Connor Sheehan

Personal information
- Date of birth: 7 June 1987 (age 38)
- Place of birth: Nassau, Bahamas
- Height: 5 ft 9 in (1.75 m)
- Position: Forward

Youth career
- 1999–2005: St Andrew's
- 2005: Crewe Alexandra
- 2006: Dallas Texans

College career
- Years: Team / Apps / (Gls)
- 2006–2007: North Florida Ospreys / 12 / (0)

Senior career*
- Years: Team / Apps / (Gls)
- 2009: Caledonia
- 2009–2012: Paint Fair Silver Bullets
- 2012–: Bombastic FC / 5 / (2)

International career
- 2008–: Bahamas / 6 / (0)

= Connor Sheehan =

Bahamian footballer

Connor Sheehan (born 7 June 1987) is a Bahamian international soccer player, who most recently played in the Vancouver Metro Soccer League for Bombastic FC.

==Playing career==

===Club===
Sheehan started his career with the School soccer team of the Nassau-based St.

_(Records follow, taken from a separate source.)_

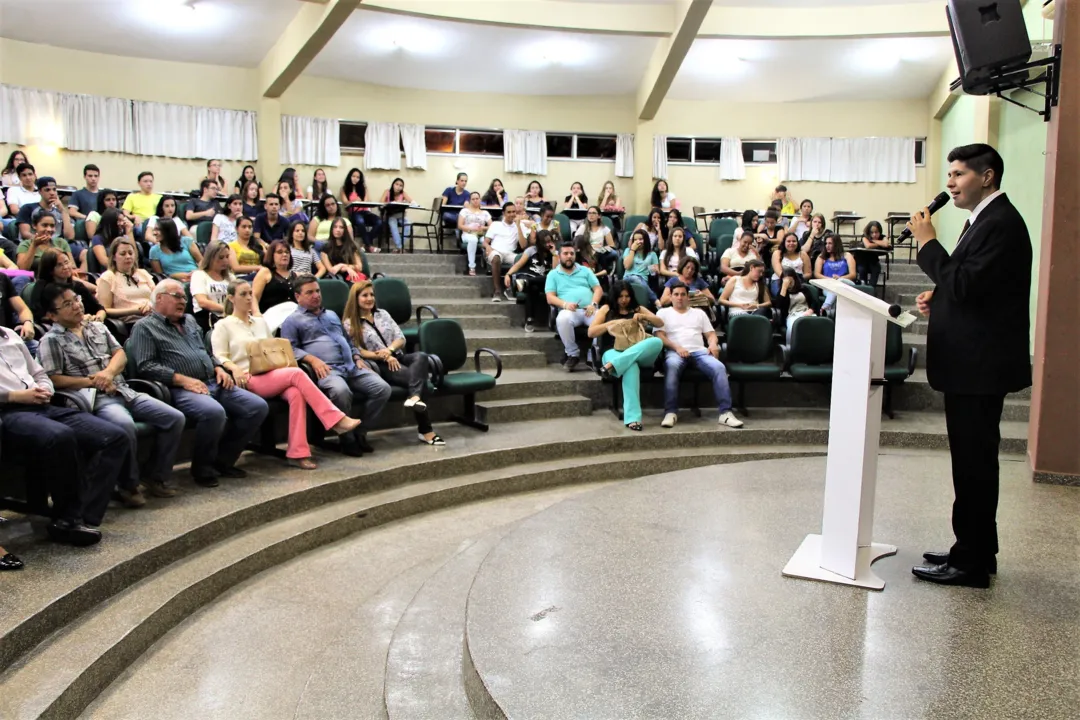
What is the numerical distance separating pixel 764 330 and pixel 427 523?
326 cm

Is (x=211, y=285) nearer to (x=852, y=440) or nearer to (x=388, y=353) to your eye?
(x=388, y=353)

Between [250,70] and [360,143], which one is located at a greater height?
[250,70]

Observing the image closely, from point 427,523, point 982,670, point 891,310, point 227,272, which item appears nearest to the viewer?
point 982,670

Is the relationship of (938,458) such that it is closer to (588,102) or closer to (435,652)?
(435,652)

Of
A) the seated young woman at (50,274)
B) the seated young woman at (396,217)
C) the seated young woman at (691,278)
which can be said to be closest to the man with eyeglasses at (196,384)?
the seated young woman at (50,274)

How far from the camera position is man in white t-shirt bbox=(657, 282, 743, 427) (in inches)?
244

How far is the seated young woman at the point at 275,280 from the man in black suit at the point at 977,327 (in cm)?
457

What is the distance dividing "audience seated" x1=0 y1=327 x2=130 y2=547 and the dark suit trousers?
3175mm

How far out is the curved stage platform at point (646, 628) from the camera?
7.32 feet

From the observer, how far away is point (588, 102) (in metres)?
13.0

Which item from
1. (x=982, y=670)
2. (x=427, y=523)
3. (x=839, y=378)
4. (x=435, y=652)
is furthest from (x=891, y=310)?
(x=427, y=523)

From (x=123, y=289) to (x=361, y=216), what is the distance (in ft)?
16.5

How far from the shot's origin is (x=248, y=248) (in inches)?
275

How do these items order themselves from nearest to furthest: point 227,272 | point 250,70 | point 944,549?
1. point 944,549
2. point 227,272
3. point 250,70
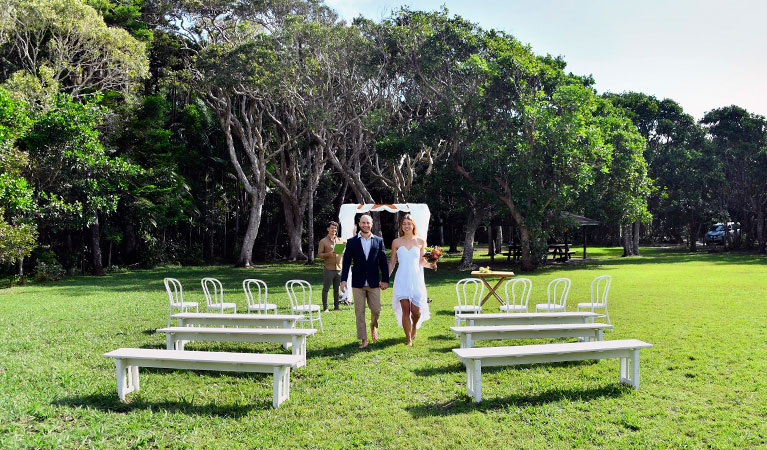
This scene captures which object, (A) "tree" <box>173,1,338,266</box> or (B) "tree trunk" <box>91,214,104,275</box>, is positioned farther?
(B) "tree trunk" <box>91,214,104,275</box>

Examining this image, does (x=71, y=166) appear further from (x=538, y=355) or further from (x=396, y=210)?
(x=538, y=355)

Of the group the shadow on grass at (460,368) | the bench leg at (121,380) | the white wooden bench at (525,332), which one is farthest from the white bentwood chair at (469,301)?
the bench leg at (121,380)

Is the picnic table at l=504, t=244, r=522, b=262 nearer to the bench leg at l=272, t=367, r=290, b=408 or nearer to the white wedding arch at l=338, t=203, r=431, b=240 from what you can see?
the white wedding arch at l=338, t=203, r=431, b=240

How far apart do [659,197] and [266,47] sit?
2889 centimetres

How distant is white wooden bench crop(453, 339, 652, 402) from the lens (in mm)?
4973

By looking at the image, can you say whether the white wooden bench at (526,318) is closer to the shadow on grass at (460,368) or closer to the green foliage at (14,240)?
the shadow on grass at (460,368)

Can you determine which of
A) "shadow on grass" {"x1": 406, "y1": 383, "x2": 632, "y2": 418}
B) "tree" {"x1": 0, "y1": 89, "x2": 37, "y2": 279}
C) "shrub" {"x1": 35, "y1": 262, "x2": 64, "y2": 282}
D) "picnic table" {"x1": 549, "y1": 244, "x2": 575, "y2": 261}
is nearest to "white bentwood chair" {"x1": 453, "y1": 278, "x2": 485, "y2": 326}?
"shadow on grass" {"x1": 406, "y1": 383, "x2": 632, "y2": 418}

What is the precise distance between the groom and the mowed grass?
0.52m

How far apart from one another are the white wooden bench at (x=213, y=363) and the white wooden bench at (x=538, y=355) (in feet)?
5.49

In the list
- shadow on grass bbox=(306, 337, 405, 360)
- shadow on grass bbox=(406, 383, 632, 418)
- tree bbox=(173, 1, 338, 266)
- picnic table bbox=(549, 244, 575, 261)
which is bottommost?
shadow on grass bbox=(406, 383, 632, 418)

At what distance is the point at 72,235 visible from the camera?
24500 mm

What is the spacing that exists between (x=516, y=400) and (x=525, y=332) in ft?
5.42

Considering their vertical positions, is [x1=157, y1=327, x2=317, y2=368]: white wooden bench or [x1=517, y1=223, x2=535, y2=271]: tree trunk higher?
[x1=517, y1=223, x2=535, y2=271]: tree trunk

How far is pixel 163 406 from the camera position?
195 inches
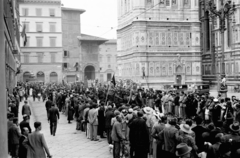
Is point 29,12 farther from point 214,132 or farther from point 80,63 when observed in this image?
point 214,132

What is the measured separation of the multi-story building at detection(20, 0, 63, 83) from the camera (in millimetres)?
68312

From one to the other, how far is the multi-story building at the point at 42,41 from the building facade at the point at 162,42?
22842mm

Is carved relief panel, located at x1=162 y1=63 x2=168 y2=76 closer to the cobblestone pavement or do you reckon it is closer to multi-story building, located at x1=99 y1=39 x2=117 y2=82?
the cobblestone pavement

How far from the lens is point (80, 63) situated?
7225 cm

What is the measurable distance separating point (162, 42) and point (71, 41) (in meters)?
29.9

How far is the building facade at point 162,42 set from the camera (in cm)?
4616

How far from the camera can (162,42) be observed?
1870 inches

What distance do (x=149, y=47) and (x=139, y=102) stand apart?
76.4 ft

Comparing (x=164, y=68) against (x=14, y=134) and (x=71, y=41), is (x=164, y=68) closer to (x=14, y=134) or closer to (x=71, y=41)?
(x=71, y=41)

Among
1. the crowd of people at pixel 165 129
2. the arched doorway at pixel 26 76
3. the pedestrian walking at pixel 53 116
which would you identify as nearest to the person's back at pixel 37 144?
the crowd of people at pixel 165 129

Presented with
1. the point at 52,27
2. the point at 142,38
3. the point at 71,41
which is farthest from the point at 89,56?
the point at 142,38

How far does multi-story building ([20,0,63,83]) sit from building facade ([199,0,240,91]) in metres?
28.9

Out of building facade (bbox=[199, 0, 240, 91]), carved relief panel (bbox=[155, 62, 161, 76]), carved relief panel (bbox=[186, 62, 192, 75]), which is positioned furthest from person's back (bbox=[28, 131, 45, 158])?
carved relief panel (bbox=[186, 62, 192, 75])

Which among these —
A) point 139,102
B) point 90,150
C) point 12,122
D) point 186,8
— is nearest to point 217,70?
point 186,8
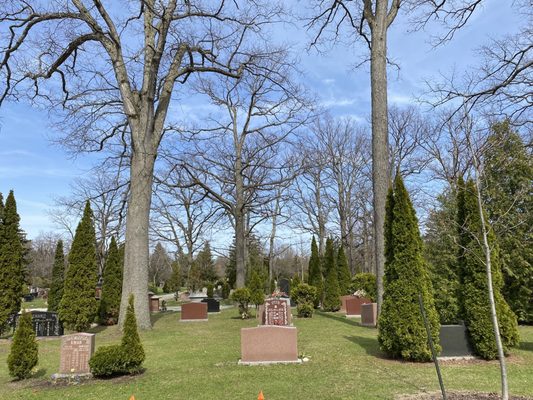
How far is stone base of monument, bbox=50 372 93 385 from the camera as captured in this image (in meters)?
7.70

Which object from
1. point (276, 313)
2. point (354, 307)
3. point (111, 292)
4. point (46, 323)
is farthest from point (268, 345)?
point (111, 292)

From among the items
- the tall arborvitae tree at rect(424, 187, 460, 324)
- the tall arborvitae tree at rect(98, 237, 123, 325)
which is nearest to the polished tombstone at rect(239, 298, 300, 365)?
the tall arborvitae tree at rect(424, 187, 460, 324)

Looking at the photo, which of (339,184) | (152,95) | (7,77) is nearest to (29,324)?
(152,95)

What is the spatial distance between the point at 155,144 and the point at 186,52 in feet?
13.8

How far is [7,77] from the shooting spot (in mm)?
15891

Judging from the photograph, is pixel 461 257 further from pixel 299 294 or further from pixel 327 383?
pixel 299 294

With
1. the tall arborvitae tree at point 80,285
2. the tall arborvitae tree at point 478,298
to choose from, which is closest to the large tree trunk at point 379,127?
the tall arborvitae tree at point 478,298

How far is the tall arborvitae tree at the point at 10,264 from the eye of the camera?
14836mm

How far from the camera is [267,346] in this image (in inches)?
346

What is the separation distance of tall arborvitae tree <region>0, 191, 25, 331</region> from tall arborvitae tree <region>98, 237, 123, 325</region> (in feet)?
13.2

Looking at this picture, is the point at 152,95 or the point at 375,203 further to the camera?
the point at 152,95

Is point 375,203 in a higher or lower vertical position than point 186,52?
lower

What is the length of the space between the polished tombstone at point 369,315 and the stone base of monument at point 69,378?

Andrew's School. He joined than in the summer of 2005 to UK based Crewe Alexandra F.C. After a half year left England and moved in the spring of 2006 to the United States. Now in the USA signed for Dallas Texans Soccer Club, which he won with the club, the 2006 competition of the Dallas Cup. After a half year with Dallas Texas, left his club for his studies and signed for the University of North Florida. He played here the 2006/2007 NCAA season with the UNF Ospreys men soccer team. Sheehan graduated 2009 and returned to the Bahamas to win the cup with Caledonia FC and played for the Paint Fair Silver Bullets, before joined in September 2012 in the Vancouver Metro Soccer League to Bombastic FC.

=== International ===
He made his international debut for Bahamas in a March 2008 FIFA World Cup qualification match against the British Virgin Islands and has, as of March 2016, earned a total of 6 caps, scoring no goals. All of his 4 matches were in World Cup qualification.